More than 115,000 Filipinos live and work in Taiwan, mostly as domestic carers, factory workers and fishermen.

Before Monday, MECO had required travellers from Taiwan to provide entry and exit information from Taiwan’s National Immigration Agency, and to have it stamped by MECO, showing they had not travelled to China, Hong Kong or Macau in the past 21 days.

Eric Domingo, the DOH undersecretary who announced the Philippine policy on Monday, claimed that travellers from Taiwan had not been allowed into the country since February 7.

But multiple travellers said MECO’s Taipei office had continued to approve the entry and exit documents as of Monday afternoon, with travellers entering the country via Clark International Airport as late as 10.30pm on Monday.

Domingo said an inter-agency task force would meet on Wednesday, February 12, to discuss the situation.

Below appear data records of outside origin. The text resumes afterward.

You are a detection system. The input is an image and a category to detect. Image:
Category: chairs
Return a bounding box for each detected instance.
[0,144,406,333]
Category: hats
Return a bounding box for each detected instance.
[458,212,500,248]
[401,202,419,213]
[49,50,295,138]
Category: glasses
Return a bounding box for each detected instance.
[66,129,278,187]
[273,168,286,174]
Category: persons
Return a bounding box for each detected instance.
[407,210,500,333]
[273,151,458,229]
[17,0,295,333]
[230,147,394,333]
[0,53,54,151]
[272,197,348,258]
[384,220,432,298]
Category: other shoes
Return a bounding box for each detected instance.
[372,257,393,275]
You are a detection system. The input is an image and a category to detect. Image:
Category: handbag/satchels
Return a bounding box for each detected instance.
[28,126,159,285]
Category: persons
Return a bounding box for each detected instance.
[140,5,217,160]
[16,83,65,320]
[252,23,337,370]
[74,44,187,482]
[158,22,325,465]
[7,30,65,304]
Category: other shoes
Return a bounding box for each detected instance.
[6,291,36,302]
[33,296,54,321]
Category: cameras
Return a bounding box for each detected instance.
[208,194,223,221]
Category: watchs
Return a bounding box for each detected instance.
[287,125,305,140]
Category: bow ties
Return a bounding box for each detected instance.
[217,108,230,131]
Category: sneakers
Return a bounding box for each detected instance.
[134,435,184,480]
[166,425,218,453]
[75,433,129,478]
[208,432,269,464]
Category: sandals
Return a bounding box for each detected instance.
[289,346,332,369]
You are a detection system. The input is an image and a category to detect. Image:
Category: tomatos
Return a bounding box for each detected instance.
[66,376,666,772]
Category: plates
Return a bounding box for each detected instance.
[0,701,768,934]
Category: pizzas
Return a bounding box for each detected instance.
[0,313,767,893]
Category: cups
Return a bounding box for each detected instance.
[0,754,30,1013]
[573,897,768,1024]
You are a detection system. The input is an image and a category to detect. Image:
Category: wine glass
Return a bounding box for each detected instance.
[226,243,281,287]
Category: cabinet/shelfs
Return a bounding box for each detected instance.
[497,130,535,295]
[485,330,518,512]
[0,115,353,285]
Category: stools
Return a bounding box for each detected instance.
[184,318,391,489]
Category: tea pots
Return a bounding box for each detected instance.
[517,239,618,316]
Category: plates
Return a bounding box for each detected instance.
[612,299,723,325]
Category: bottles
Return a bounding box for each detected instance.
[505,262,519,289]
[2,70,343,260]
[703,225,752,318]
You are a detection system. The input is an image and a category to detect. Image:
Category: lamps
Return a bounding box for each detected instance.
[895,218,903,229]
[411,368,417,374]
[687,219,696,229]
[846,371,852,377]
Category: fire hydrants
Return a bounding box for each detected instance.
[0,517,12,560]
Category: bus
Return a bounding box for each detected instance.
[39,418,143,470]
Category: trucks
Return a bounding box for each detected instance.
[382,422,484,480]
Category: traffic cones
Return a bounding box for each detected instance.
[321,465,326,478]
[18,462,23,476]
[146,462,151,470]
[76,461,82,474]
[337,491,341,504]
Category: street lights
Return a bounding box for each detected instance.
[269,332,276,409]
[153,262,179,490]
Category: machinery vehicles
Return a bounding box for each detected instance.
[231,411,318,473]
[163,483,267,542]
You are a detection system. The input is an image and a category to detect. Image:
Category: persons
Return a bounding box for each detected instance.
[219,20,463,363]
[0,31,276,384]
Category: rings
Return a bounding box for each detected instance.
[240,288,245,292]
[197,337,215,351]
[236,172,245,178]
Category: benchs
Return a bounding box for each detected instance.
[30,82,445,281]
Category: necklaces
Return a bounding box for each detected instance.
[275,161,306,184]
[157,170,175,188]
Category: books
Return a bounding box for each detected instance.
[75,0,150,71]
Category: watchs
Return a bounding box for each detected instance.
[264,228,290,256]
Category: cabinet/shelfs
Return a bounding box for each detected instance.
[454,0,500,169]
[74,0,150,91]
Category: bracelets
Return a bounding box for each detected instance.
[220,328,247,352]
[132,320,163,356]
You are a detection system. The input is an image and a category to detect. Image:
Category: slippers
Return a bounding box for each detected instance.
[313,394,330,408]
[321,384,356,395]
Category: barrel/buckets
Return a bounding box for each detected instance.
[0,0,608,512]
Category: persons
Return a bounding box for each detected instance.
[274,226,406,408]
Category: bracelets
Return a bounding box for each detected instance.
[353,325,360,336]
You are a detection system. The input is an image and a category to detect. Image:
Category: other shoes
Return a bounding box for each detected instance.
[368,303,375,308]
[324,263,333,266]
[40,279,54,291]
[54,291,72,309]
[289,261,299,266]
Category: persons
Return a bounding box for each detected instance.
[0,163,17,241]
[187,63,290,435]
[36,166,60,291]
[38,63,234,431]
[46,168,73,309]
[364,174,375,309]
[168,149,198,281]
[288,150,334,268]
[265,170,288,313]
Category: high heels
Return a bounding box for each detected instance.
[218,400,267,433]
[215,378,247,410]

Some travellers scheduled to leave Taiwan on Tuesday morning did not find out their flights had been cancelled until arriving at Taipei’s airport.

The Philippines and Italy are the only two countries to cancel flights from Taiwan in response to the coronavirus outbreak.
Yuri Baral, assistant researcher in the international exchange department of the Taiwan Asia Exchange Foundation, said the “hurried implementation” of the Philippine ban would fuel public suspicions that the country’s leadership was pandering to Beijing.

“There is a belief that failing to communicate with Taiwan authorities before the announcement is to do with appeasing [Beijing],” Baral said.

Advance coordination among Taiwanese and Philippine agencies, he said, would have mitigated “the complication of dealing with hundreds of stranded people in both [places].”